▸ **Metin alıntısı**
Ömer bin Sa'd'ın ordusuna sesleniş
Ömer b. Sa'd'ın ordusundakilerin hâli şöyle idi: "Hepsi, Hüseyin (a.s.)'ın kanını akıtmakla Allaha yaklaşacaklarını zannediyorlardı."
İki tarafın da son hazırlıklarını yaptığı bir sırada İmam Hüseyin (a.s.) karşısındaki insan seli orduya tekrar nasihatte bulunmuştur.
Kendi çadırlarından uzaklaşarak karşısındaki düşman askerlerine yaklaşmış ve onlara atının üzerinde şu uyarıları yapmıştır:
"Ey insanlar! Beni dinleyin; üzerime düşen sizlere öğüt ve nasihatimi dinlemedikçe ve bu bölgeye gelmemin sebebini öğrenmedikçe savaş hususunda acele etmeyin.
Eğer delilimi kabul edip, sözümü tasdik eder de bana karşı insaflı davranırsanız, saadet yolunu bulursunuz, artık benimle de savaşmaya hiçbir sebep kalmaz.
Eğer delilimi kabul etmezseniz, daha sonra yaptığınız işin gam ve üzüntünüze sebep olmaması için de ortaklarınızı bir araya toplayıp düşünüp taşının ve hakkımda aldığınız kararı uygulayın. Bana göz açtırmayın.
Şüphesiz benim yardımcım Kur'an'ı indiren Allah'tır. Sâlih kulların yardımcısı da O'dur."

▸ **Kaynak malzeme**
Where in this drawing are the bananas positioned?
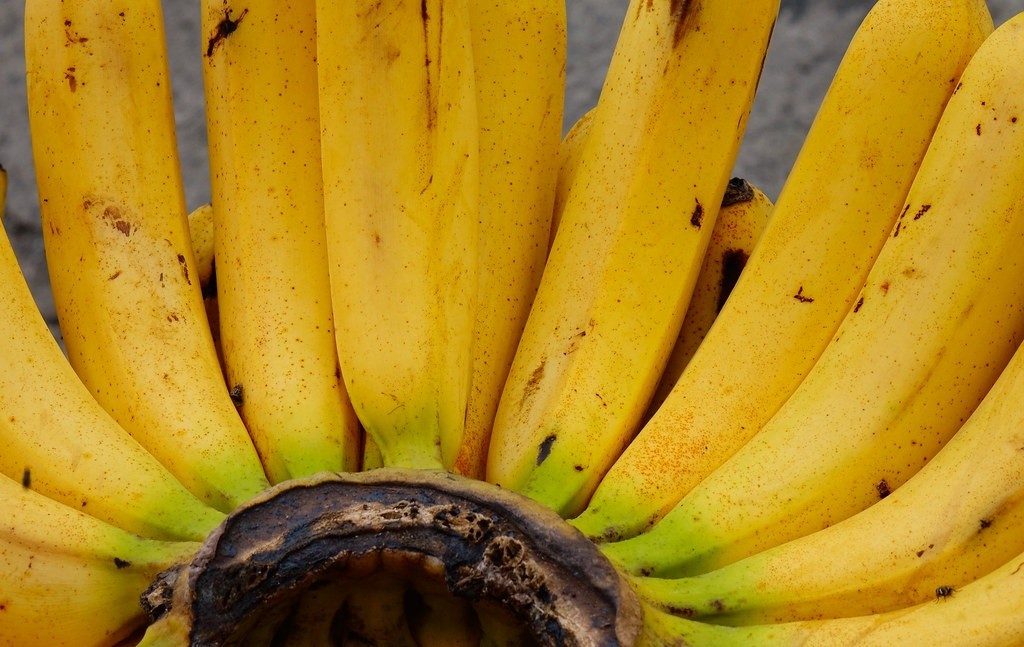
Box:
[0,0,1024,647]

▸ **Yapacağınız iş**
Metin alıntısına göre şu soruları kısaca yanıtlayın:
1. Ömer b. Sa'd'ın ordusundakiler, Hüseyin (a.s.)'ın kanını akıtmakla ne olacağını zannediyorlardı?
2. İmam Hüseyin (a.s.) düşman askerlerine uyarılarını neyin üzerindeyken yapmıştır?
3. Konuşmanın sonunda Kur'an'ı indiren Allah'ın başka kimlerin yardımcısı olduğu söylenir?

▸ **Görev yanıtı**
1. Allah'a yaklaşacaklarını zannediyorlardı.
2. Atının üzerindeyken yapmıştır.
3. Sâlih kulların yardımcısı olduğu söylenir.